Même incarcérée, une personne « demeure libre de disposer de son corps »
Un respect protégé par la Cour européenne des droits de l’Homme (CEDH) sur le fondement du droit au respect de la vie privée. En effet, même incarcérée, une personne « demeure libre de disposer de son corps et donc de décider par exemple de ne plus s’alimenter ». Étant précisé que « son choix — même potentiellement dangereux pour elle — devait être respecté par l’établissement qui en a la garde ». Évidemment dans la limite de l’obligation qui incombe à l’État de protéger sa vie et son intégrité physique lorsque la grève de la faim arrive à un stade mettant en jeu sa survie. Le Haut-commissariat souligne que le seul démarrage d’une grève de la faim ne peut en aucun cas justifier d’une hospitalisation sous contrainte. Il ajoute que la mise à l’isolement administratif d’un détenu au motif d’une grève de la faim est lui aussi par principe exclu.
En psychiatrie, accès au plein air
Cette recommandation a sûrement d’ailleurs incité le Haut-commissariat à se rendre compte des conditions de détention en secteur fermé de psychiatrie. De cette visite a émané une nouvelle recommandation portant sur la possibilité pour les détenus pris en charge dans ce service à pouvoir bénéficier d’un accès régulier à un espace de plein air. Ce qui n’est, à l’heure actuelle, toujours pas le cas. Au sein du CHPG, une chambre sécurisée a bien été mise en place. De l’ordre de 15 m2 « selon les plans mais donnant le sentiment d’être beaucoup plus petite en raison de son caractère confiné et oppressant », elle ne dispose cependant pas d’accès extérieur pour la promenade. « En tenant compte de la possibilité que des détenus puissent avoir à effectuer de longs séjours en psychiatrie, le Haut-commissariat a recommandé qu’une réflexion concertée soit réouverte entre les diverses parties. » Et ce afin de repenser la conception même de cet espace et d’envisager d’autres modalités de promenade plus « adaptées à la dépense physique des détenus hospitalisées ».
Une VMC installée dans le quartier des mineurs
En réponse, un espace prélevé sur la cour du service « totalement isolé de celle-ci par des parois métalliques, cintrées d’un plexiglas opaque qui ne laisse qu’à peine passer la lumière et très peu ou pas du tout l’air », de surcroît cloisonné sur le dessus, a été aménagé.
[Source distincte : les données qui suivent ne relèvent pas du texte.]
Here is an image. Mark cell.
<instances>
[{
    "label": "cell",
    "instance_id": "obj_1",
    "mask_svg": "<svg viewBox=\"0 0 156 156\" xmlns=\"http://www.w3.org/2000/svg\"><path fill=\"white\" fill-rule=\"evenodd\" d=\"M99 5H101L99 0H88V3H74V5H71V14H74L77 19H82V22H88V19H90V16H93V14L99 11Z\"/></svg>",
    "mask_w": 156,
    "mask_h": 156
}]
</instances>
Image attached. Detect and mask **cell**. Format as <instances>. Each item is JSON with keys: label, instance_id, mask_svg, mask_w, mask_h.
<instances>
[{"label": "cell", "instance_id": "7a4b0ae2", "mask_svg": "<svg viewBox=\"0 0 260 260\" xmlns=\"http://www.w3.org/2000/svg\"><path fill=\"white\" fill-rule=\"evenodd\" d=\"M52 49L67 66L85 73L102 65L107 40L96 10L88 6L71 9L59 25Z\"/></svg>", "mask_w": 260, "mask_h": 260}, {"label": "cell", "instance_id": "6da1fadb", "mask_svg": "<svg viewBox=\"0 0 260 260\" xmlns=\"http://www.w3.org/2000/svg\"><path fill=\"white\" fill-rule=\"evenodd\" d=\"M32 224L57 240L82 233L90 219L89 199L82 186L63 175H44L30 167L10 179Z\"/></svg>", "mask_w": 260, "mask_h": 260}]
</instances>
Parce que cet espace « ne permet finalement ni une régénération ou une récupération par l’accès à la lumière naturelle et à un air renouvelé, ni même compte-tenu de sa taille, la dépense physique », le Haut-commissariat renouvelle sa recommandation. Sollicité aussi de la part du CPT, le gouvernement monégasque n’avait manifesté en mars 2021 « aucune intention de repenser l’accès à un extérieur pour les détenus hospitalisés ». Mais preuve que les recommandations peuvent aussi être suivies d’effet, le Haut-commissariat via son rapport d’activités se félicite que sa recommandation formulée en 2018 au sujet de la nécessité d’améliorer les conditions d’aération de la maison d’arrêt ait porté ses fruits. Une ventilation mécanique contrôlée (VMC) au sein du quartier des mineurs a été intégrée à l’agenda des travaux réalisés à la maison d’arrêt. Sans ventilation, une odeur très prégnante de cigarette, y compris dans les cellules des détenus non-fumeurs, était relevée. Cette VMC vise donc à remédier à ce problème technique.